I believe that the courage to express yourself in your own inimitable way is a prime requisite for the development of an original Voice. Once you find your Voice, your writing becomes more enjoyable and fluent, in my experience. I capitalize “Voice” to distinguish it from the concrete voices of your characters; I am referring to something a bit more ephemeral, i.e. your own personal style of expression.
Let go of the other voices in your head–of critics, parents, other characters in someone else’s books, and let your own Voice shine forth. It takes courage and confidence and faith and ego strength to allow that to happen.
I converse on her blog with Uma Krishnaswami, the author of THE GRAND PLAN TO FIX EVERYTHING, about Voice, middle grade, courage, and this crazy writer’s life we lead.
Link: http://umakrishnaswami.blogspot.com/2011/09/process-talk-conversation-with-joanne_14.html
FIND WAYS TO SURPRISE YOURSELF
I have found the element of surprise to be the most enjoyable part of the writing process. I have great faith that I will eventually be surprised by something totally unplanned and tinged, almost, with a whiff of magic. This knowledge helps get me through those periods when I feel I having nothing of worth to say–I write towards the surprise I know is coming. Certain techniques help instigate surprises. One of these techniques is the use of the omniscient voice, which I used liberally in my novel ONE DAY AND ONE AMAZING MORNING ON ORANGE STREET. It’s as if I were being guided by a friendly puppeteer, moving me in unexpected ways.
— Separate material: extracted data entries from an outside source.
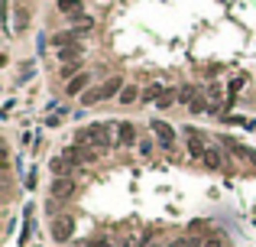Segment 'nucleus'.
Returning a JSON list of instances; mask_svg holds the SVG:
<instances>
[{"label":"nucleus","instance_id":"1","mask_svg":"<svg viewBox=\"0 0 256 247\" xmlns=\"http://www.w3.org/2000/svg\"><path fill=\"white\" fill-rule=\"evenodd\" d=\"M114 130H117V124H91V127H81L75 133V147H88V150L104 153L117 143V140H114Z\"/></svg>","mask_w":256,"mask_h":247},{"label":"nucleus","instance_id":"2","mask_svg":"<svg viewBox=\"0 0 256 247\" xmlns=\"http://www.w3.org/2000/svg\"><path fill=\"white\" fill-rule=\"evenodd\" d=\"M185 140H188V156H192V160H204L208 143H204L201 130H198V127H185Z\"/></svg>","mask_w":256,"mask_h":247},{"label":"nucleus","instance_id":"3","mask_svg":"<svg viewBox=\"0 0 256 247\" xmlns=\"http://www.w3.org/2000/svg\"><path fill=\"white\" fill-rule=\"evenodd\" d=\"M72 231H75V218L72 215H62L52 221V241H68Z\"/></svg>","mask_w":256,"mask_h":247},{"label":"nucleus","instance_id":"4","mask_svg":"<svg viewBox=\"0 0 256 247\" xmlns=\"http://www.w3.org/2000/svg\"><path fill=\"white\" fill-rule=\"evenodd\" d=\"M52 198H72L75 195V179H68V176H59L52 179V189H49Z\"/></svg>","mask_w":256,"mask_h":247},{"label":"nucleus","instance_id":"5","mask_svg":"<svg viewBox=\"0 0 256 247\" xmlns=\"http://www.w3.org/2000/svg\"><path fill=\"white\" fill-rule=\"evenodd\" d=\"M150 127H152V133H156V140H159L162 147H172V143H175V130H172L166 120H152Z\"/></svg>","mask_w":256,"mask_h":247},{"label":"nucleus","instance_id":"6","mask_svg":"<svg viewBox=\"0 0 256 247\" xmlns=\"http://www.w3.org/2000/svg\"><path fill=\"white\" fill-rule=\"evenodd\" d=\"M133 140H136V130H133V124H130V120L117 124V143H120V147H130Z\"/></svg>","mask_w":256,"mask_h":247},{"label":"nucleus","instance_id":"7","mask_svg":"<svg viewBox=\"0 0 256 247\" xmlns=\"http://www.w3.org/2000/svg\"><path fill=\"white\" fill-rule=\"evenodd\" d=\"M81 52H85V49H81V46H65V49H59V59H62L65 65H72V62H78V59H81Z\"/></svg>","mask_w":256,"mask_h":247},{"label":"nucleus","instance_id":"8","mask_svg":"<svg viewBox=\"0 0 256 247\" xmlns=\"http://www.w3.org/2000/svg\"><path fill=\"white\" fill-rule=\"evenodd\" d=\"M104 85H101V88H88V91H85V98H81V104H85V108H94V104H97V101H104Z\"/></svg>","mask_w":256,"mask_h":247},{"label":"nucleus","instance_id":"9","mask_svg":"<svg viewBox=\"0 0 256 247\" xmlns=\"http://www.w3.org/2000/svg\"><path fill=\"white\" fill-rule=\"evenodd\" d=\"M136 98H139V88H133V85H123V91L117 95V101H120V104H133Z\"/></svg>","mask_w":256,"mask_h":247},{"label":"nucleus","instance_id":"10","mask_svg":"<svg viewBox=\"0 0 256 247\" xmlns=\"http://www.w3.org/2000/svg\"><path fill=\"white\" fill-rule=\"evenodd\" d=\"M75 36L78 33H59V36H52V46H59V49H65V46H75Z\"/></svg>","mask_w":256,"mask_h":247},{"label":"nucleus","instance_id":"11","mask_svg":"<svg viewBox=\"0 0 256 247\" xmlns=\"http://www.w3.org/2000/svg\"><path fill=\"white\" fill-rule=\"evenodd\" d=\"M52 172L55 176H68V172H72V163L65 160V156H55L52 160Z\"/></svg>","mask_w":256,"mask_h":247},{"label":"nucleus","instance_id":"12","mask_svg":"<svg viewBox=\"0 0 256 247\" xmlns=\"http://www.w3.org/2000/svg\"><path fill=\"white\" fill-rule=\"evenodd\" d=\"M59 10H62V13H72V16H78V13H81V0H59Z\"/></svg>","mask_w":256,"mask_h":247},{"label":"nucleus","instance_id":"13","mask_svg":"<svg viewBox=\"0 0 256 247\" xmlns=\"http://www.w3.org/2000/svg\"><path fill=\"white\" fill-rule=\"evenodd\" d=\"M166 95V88L162 85H152V88H146V91H143V101H152V104H159V98Z\"/></svg>","mask_w":256,"mask_h":247},{"label":"nucleus","instance_id":"14","mask_svg":"<svg viewBox=\"0 0 256 247\" xmlns=\"http://www.w3.org/2000/svg\"><path fill=\"white\" fill-rule=\"evenodd\" d=\"M120 91H123V82H120L117 75L110 78V82H104V95H107V98H114V95H120Z\"/></svg>","mask_w":256,"mask_h":247},{"label":"nucleus","instance_id":"15","mask_svg":"<svg viewBox=\"0 0 256 247\" xmlns=\"http://www.w3.org/2000/svg\"><path fill=\"white\" fill-rule=\"evenodd\" d=\"M85 88H88V75H78V78L68 82V95H78V91H85Z\"/></svg>","mask_w":256,"mask_h":247},{"label":"nucleus","instance_id":"16","mask_svg":"<svg viewBox=\"0 0 256 247\" xmlns=\"http://www.w3.org/2000/svg\"><path fill=\"white\" fill-rule=\"evenodd\" d=\"M91 26H94V20H91V16H81V13L75 16V33H78V30H81V33H88Z\"/></svg>","mask_w":256,"mask_h":247},{"label":"nucleus","instance_id":"17","mask_svg":"<svg viewBox=\"0 0 256 247\" xmlns=\"http://www.w3.org/2000/svg\"><path fill=\"white\" fill-rule=\"evenodd\" d=\"M204 163H208L211 169H221V156H217V150H211V147H208V153H204Z\"/></svg>","mask_w":256,"mask_h":247},{"label":"nucleus","instance_id":"18","mask_svg":"<svg viewBox=\"0 0 256 247\" xmlns=\"http://www.w3.org/2000/svg\"><path fill=\"white\" fill-rule=\"evenodd\" d=\"M175 95H179V91H172V88H166V95L159 98V108H169L172 101H175Z\"/></svg>","mask_w":256,"mask_h":247},{"label":"nucleus","instance_id":"19","mask_svg":"<svg viewBox=\"0 0 256 247\" xmlns=\"http://www.w3.org/2000/svg\"><path fill=\"white\" fill-rule=\"evenodd\" d=\"M88 247H117V244H110V237H94Z\"/></svg>","mask_w":256,"mask_h":247},{"label":"nucleus","instance_id":"20","mask_svg":"<svg viewBox=\"0 0 256 247\" xmlns=\"http://www.w3.org/2000/svg\"><path fill=\"white\" fill-rule=\"evenodd\" d=\"M201 247H224V241H221V237H208Z\"/></svg>","mask_w":256,"mask_h":247},{"label":"nucleus","instance_id":"21","mask_svg":"<svg viewBox=\"0 0 256 247\" xmlns=\"http://www.w3.org/2000/svg\"><path fill=\"white\" fill-rule=\"evenodd\" d=\"M117 247H133V241H130V237H123V241H120Z\"/></svg>","mask_w":256,"mask_h":247}]
</instances>
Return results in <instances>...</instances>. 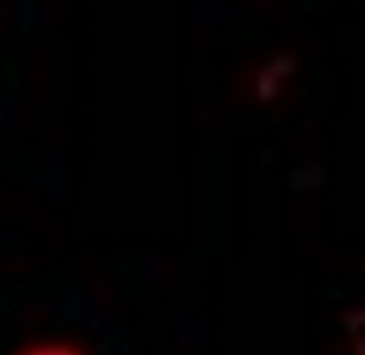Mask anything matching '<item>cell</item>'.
<instances>
[{"label": "cell", "instance_id": "cell-1", "mask_svg": "<svg viewBox=\"0 0 365 355\" xmlns=\"http://www.w3.org/2000/svg\"><path fill=\"white\" fill-rule=\"evenodd\" d=\"M25 355H81L76 351L67 347H57V346H49V347H39L34 349V351H29Z\"/></svg>", "mask_w": 365, "mask_h": 355}]
</instances>
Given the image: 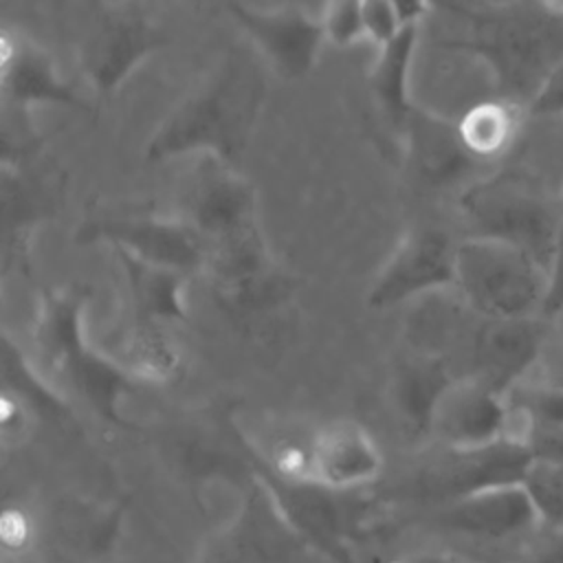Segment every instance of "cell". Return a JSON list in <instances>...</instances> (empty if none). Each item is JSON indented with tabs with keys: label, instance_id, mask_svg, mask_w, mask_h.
Here are the masks:
<instances>
[{
	"label": "cell",
	"instance_id": "2e32d148",
	"mask_svg": "<svg viewBox=\"0 0 563 563\" xmlns=\"http://www.w3.org/2000/svg\"><path fill=\"white\" fill-rule=\"evenodd\" d=\"M550 317H552V319H559V321H563V306H561L556 312H552Z\"/></svg>",
	"mask_w": 563,
	"mask_h": 563
},
{
	"label": "cell",
	"instance_id": "7c38bea8",
	"mask_svg": "<svg viewBox=\"0 0 563 563\" xmlns=\"http://www.w3.org/2000/svg\"><path fill=\"white\" fill-rule=\"evenodd\" d=\"M528 108L534 114H563V59L550 70Z\"/></svg>",
	"mask_w": 563,
	"mask_h": 563
},
{
	"label": "cell",
	"instance_id": "3957f363",
	"mask_svg": "<svg viewBox=\"0 0 563 563\" xmlns=\"http://www.w3.org/2000/svg\"><path fill=\"white\" fill-rule=\"evenodd\" d=\"M508 396L488 383L462 374L438 389L427 429L455 453H477L497 446L506 435Z\"/></svg>",
	"mask_w": 563,
	"mask_h": 563
},
{
	"label": "cell",
	"instance_id": "4fadbf2b",
	"mask_svg": "<svg viewBox=\"0 0 563 563\" xmlns=\"http://www.w3.org/2000/svg\"><path fill=\"white\" fill-rule=\"evenodd\" d=\"M532 372L548 378L550 383L563 387V341L554 339L552 325H550V334H548V343L543 347V354H541V358H539V363Z\"/></svg>",
	"mask_w": 563,
	"mask_h": 563
},
{
	"label": "cell",
	"instance_id": "8fae6325",
	"mask_svg": "<svg viewBox=\"0 0 563 563\" xmlns=\"http://www.w3.org/2000/svg\"><path fill=\"white\" fill-rule=\"evenodd\" d=\"M365 40L378 48L391 44L411 22L400 0H361Z\"/></svg>",
	"mask_w": 563,
	"mask_h": 563
},
{
	"label": "cell",
	"instance_id": "30bf717a",
	"mask_svg": "<svg viewBox=\"0 0 563 563\" xmlns=\"http://www.w3.org/2000/svg\"><path fill=\"white\" fill-rule=\"evenodd\" d=\"M317 22L323 40L336 46H350L365 40L361 0H325Z\"/></svg>",
	"mask_w": 563,
	"mask_h": 563
},
{
	"label": "cell",
	"instance_id": "ba28073f",
	"mask_svg": "<svg viewBox=\"0 0 563 563\" xmlns=\"http://www.w3.org/2000/svg\"><path fill=\"white\" fill-rule=\"evenodd\" d=\"M521 110L523 108L512 99L473 103L455 125V134L466 154L477 161L504 154L519 130Z\"/></svg>",
	"mask_w": 563,
	"mask_h": 563
},
{
	"label": "cell",
	"instance_id": "8992f818",
	"mask_svg": "<svg viewBox=\"0 0 563 563\" xmlns=\"http://www.w3.org/2000/svg\"><path fill=\"white\" fill-rule=\"evenodd\" d=\"M449 523L466 534L521 543L545 526L521 479L490 482L466 490L451 506Z\"/></svg>",
	"mask_w": 563,
	"mask_h": 563
},
{
	"label": "cell",
	"instance_id": "9a60e30c",
	"mask_svg": "<svg viewBox=\"0 0 563 563\" xmlns=\"http://www.w3.org/2000/svg\"><path fill=\"white\" fill-rule=\"evenodd\" d=\"M541 4L554 13V15H563V0H541Z\"/></svg>",
	"mask_w": 563,
	"mask_h": 563
},
{
	"label": "cell",
	"instance_id": "5bb4252c",
	"mask_svg": "<svg viewBox=\"0 0 563 563\" xmlns=\"http://www.w3.org/2000/svg\"><path fill=\"white\" fill-rule=\"evenodd\" d=\"M2 539H4V543L11 545V548H20V545L29 539V523H26V519H24L18 510L4 512V519H2Z\"/></svg>",
	"mask_w": 563,
	"mask_h": 563
},
{
	"label": "cell",
	"instance_id": "9c48e42d",
	"mask_svg": "<svg viewBox=\"0 0 563 563\" xmlns=\"http://www.w3.org/2000/svg\"><path fill=\"white\" fill-rule=\"evenodd\" d=\"M253 31L266 44L268 55L282 59V64L295 62L297 66L314 51V44L323 37L319 22L312 24L299 13L255 18Z\"/></svg>",
	"mask_w": 563,
	"mask_h": 563
},
{
	"label": "cell",
	"instance_id": "6da1fadb",
	"mask_svg": "<svg viewBox=\"0 0 563 563\" xmlns=\"http://www.w3.org/2000/svg\"><path fill=\"white\" fill-rule=\"evenodd\" d=\"M451 284L484 319H530L548 310L550 268L501 238L473 233L455 242Z\"/></svg>",
	"mask_w": 563,
	"mask_h": 563
},
{
	"label": "cell",
	"instance_id": "7a4b0ae2",
	"mask_svg": "<svg viewBox=\"0 0 563 563\" xmlns=\"http://www.w3.org/2000/svg\"><path fill=\"white\" fill-rule=\"evenodd\" d=\"M475 235H493L530 251L548 268L559 244L563 211L534 189L515 180H490L468 198Z\"/></svg>",
	"mask_w": 563,
	"mask_h": 563
},
{
	"label": "cell",
	"instance_id": "52a82bcc",
	"mask_svg": "<svg viewBox=\"0 0 563 563\" xmlns=\"http://www.w3.org/2000/svg\"><path fill=\"white\" fill-rule=\"evenodd\" d=\"M453 251L455 242H449L442 233L420 231L409 235L387 262V268L374 286L372 301H409L416 295L451 284Z\"/></svg>",
	"mask_w": 563,
	"mask_h": 563
},
{
	"label": "cell",
	"instance_id": "5b68a950",
	"mask_svg": "<svg viewBox=\"0 0 563 563\" xmlns=\"http://www.w3.org/2000/svg\"><path fill=\"white\" fill-rule=\"evenodd\" d=\"M383 471L376 438L352 418L319 427L306 453V479L330 490H350L374 482Z\"/></svg>",
	"mask_w": 563,
	"mask_h": 563
},
{
	"label": "cell",
	"instance_id": "277c9868",
	"mask_svg": "<svg viewBox=\"0 0 563 563\" xmlns=\"http://www.w3.org/2000/svg\"><path fill=\"white\" fill-rule=\"evenodd\" d=\"M548 317H477L473 332L466 341V352L471 361V369L466 374L506 394L537 367L548 343Z\"/></svg>",
	"mask_w": 563,
	"mask_h": 563
}]
</instances>
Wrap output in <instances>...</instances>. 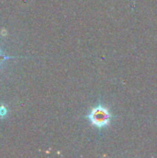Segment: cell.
Segmentation results:
<instances>
[{"label": "cell", "mask_w": 157, "mask_h": 158, "mask_svg": "<svg viewBox=\"0 0 157 158\" xmlns=\"http://www.w3.org/2000/svg\"><path fill=\"white\" fill-rule=\"evenodd\" d=\"M7 58H10L9 56H5L2 52H1V50H0V64H1V62L3 61V60H5V59H7Z\"/></svg>", "instance_id": "3957f363"}, {"label": "cell", "mask_w": 157, "mask_h": 158, "mask_svg": "<svg viewBox=\"0 0 157 158\" xmlns=\"http://www.w3.org/2000/svg\"><path fill=\"white\" fill-rule=\"evenodd\" d=\"M87 118L91 121L93 125L98 128H103L109 124L111 115L105 107L98 106L92 109L91 113L87 116Z\"/></svg>", "instance_id": "6da1fadb"}, {"label": "cell", "mask_w": 157, "mask_h": 158, "mask_svg": "<svg viewBox=\"0 0 157 158\" xmlns=\"http://www.w3.org/2000/svg\"><path fill=\"white\" fill-rule=\"evenodd\" d=\"M6 114H7L6 108L4 106H0V118H4L5 116H6Z\"/></svg>", "instance_id": "7a4b0ae2"}]
</instances>
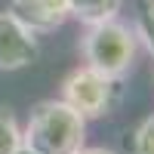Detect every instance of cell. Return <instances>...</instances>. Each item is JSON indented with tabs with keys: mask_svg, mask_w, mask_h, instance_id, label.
I'll return each mask as SVG.
<instances>
[{
	"mask_svg": "<svg viewBox=\"0 0 154 154\" xmlns=\"http://www.w3.org/2000/svg\"><path fill=\"white\" fill-rule=\"evenodd\" d=\"M22 145V126L16 114L0 105V154H16Z\"/></svg>",
	"mask_w": 154,
	"mask_h": 154,
	"instance_id": "7",
	"label": "cell"
},
{
	"mask_svg": "<svg viewBox=\"0 0 154 154\" xmlns=\"http://www.w3.org/2000/svg\"><path fill=\"white\" fill-rule=\"evenodd\" d=\"M16 154H37V151H31V148H25V145H19V151Z\"/></svg>",
	"mask_w": 154,
	"mask_h": 154,
	"instance_id": "11",
	"label": "cell"
},
{
	"mask_svg": "<svg viewBox=\"0 0 154 154\" xmlns=\"http://www.w3.org/2000/svg\"><path fill=\"white\" fill-rule=\"evenodd\" d=\"M22 145L37 154H77L86 145V120L62 99H43L22 126Z\"/></svg>",
	"mask_w": 154,
	"mask_h": 154,
	"instance_id": "1",
	"label": "cell"
},
{
	"mask_svg": "<svg viewBox=\"0 0 154 154\" xmlns=\"http://www.w3.org/2000/svg\"><path fill=\"white\" fill-rule=\"evenodd\" d=\"M6 12H12L34 34H49L71 19L68 16V0H9Z\"/></svg>",
	"mask_w": 154,
	"mask_h": 154,
	"instance_id": "5",
	"label": "cell"
},
{
	"mask_svg": "<svg viewBox=\"0 0 154 154\" xmlns=\"http://www.w3.org/2000/svg\"><path fill=\"white\" fill-rule=\"evenodd\" d=\"M136 40L142 43L148 53L154 56V0H148V3H142V9H139V19H136Z\"/></svg>",
	"mask_w": 154,
	"mask_h": 154,
	"instance_id": "8",
	"label": "cell"
},
{
	"mask_svg": "<svg viewBox=\"0 0 154 154\" xmlns=\"http://www.w3.org/2000/svg\"><path fill=\"white\" fill-rule=\"evenodd\" d=\"M136 53H139L136 31L120 19L89 25L86 34L80 37V56L86 62V68H93L105 77L123 80L126 71L136 65Z\"/></svg>",
	"mask_w": 154,
	"mask_h": 154,
	"instance_id": "2",
	"label": "cell"
},
{
	"mask_svg": "<svg viewBox=\"0 0 154 154\" xmlns=\"http://www.w3.org/2000/svg\"><path fill=\"white\" fill-rule=\"evenodd\" d=\"M62 102L77 111L83 120H96L114 114L123 102V80L117 77H105L93 68H74L65 80H62Z\"/></svg>",
	"mask_w": 154,
	"mask_h": 154,
	"instance_id": "3",
	"label": "cell"
},
{
	"mask_svg": "<svg viewBox=\"0 0 154 154\" xmlns=\"http://www.w3.org/2000/svg\"><path fill=\"white\" fill-rule=\"evenodd\" d=\"M77 154H117L114 148H105V145H83Z\"/></svg>",
	"mask_w": 154,
	"mask_h": 154,
	"instance_id": "10",
	"label": "cell"
},
{
	"mask_svg": "<svg viewBox=\"0 0 154 154\" xmlns=\"http://www.w3.org/2000/svg\"><path fill=\"white\" fill-rule=\"evenodd\" d=\"M40 53L37 34L28 31L12 12H0V71L28 68Z\"/></svg>",
	"mask_w": 154,
	"mask_h": 154,
	"instance_id": "4",
	"label": "cell"
},
{
	"mask_svg": "<svg viewBox=\"0 0 154 154\" xmlns=\"http://www.w3.org/2000/svg\"><path fill=\"white\" fill-rule=\"evenodd\" d=\"M123 9V0H68V16L89 25H102L117 19V12Z\"/></svg>",
	"mask_w": 154,
	"mask_h": 154,
	"instance_id": "6",
	"label": "cell"
},
{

Uma Krishnaswami also uses voice creatively and experimentally in her wonderful novel THE GRAND PLAN TO CHANGE EVERYTHING. Together she and I have a grand time discussing the surprises of the writing process on her blog, Writing with a Broken Tusk.
When I was teaching my classes on writing for children at UCLA Extension, I noticed that the best writers thought their work was terrible, and those with much less potential and knowledge of craft were more interested in finding an agent and editor than improving their manuscripts. My theory is that true writers are lifelong readers–their standards are exceedingly high, having read the best work published.
Monika Schroeder, whose novel, MY BROTHER’S SHADOW, set in Berlin 1918, will be published by Farrar in September, addresses this issue with the following tip. And as they say, “Awareness is all.”
“I read a lot of books by other authors,” Monika says, “but when I am not feeling good about my own writing, the comparisons I draw lead to a complete shut-down of my own ability to write. Then I sit in front of the screen, paralyzed in ‘writer’s block’, convinced that I will never be as good as author xyz and I might as well give it up right now. In order to “unblock” myself when reading (and comparing my own work with) other authors, I need to remind myself that what I am reading is the polished, finished product. Their manuscripts most likely went through many revisions and may have looked pretty dismal in an earlier stage. It helps me to remember that simple fact. Sigh!”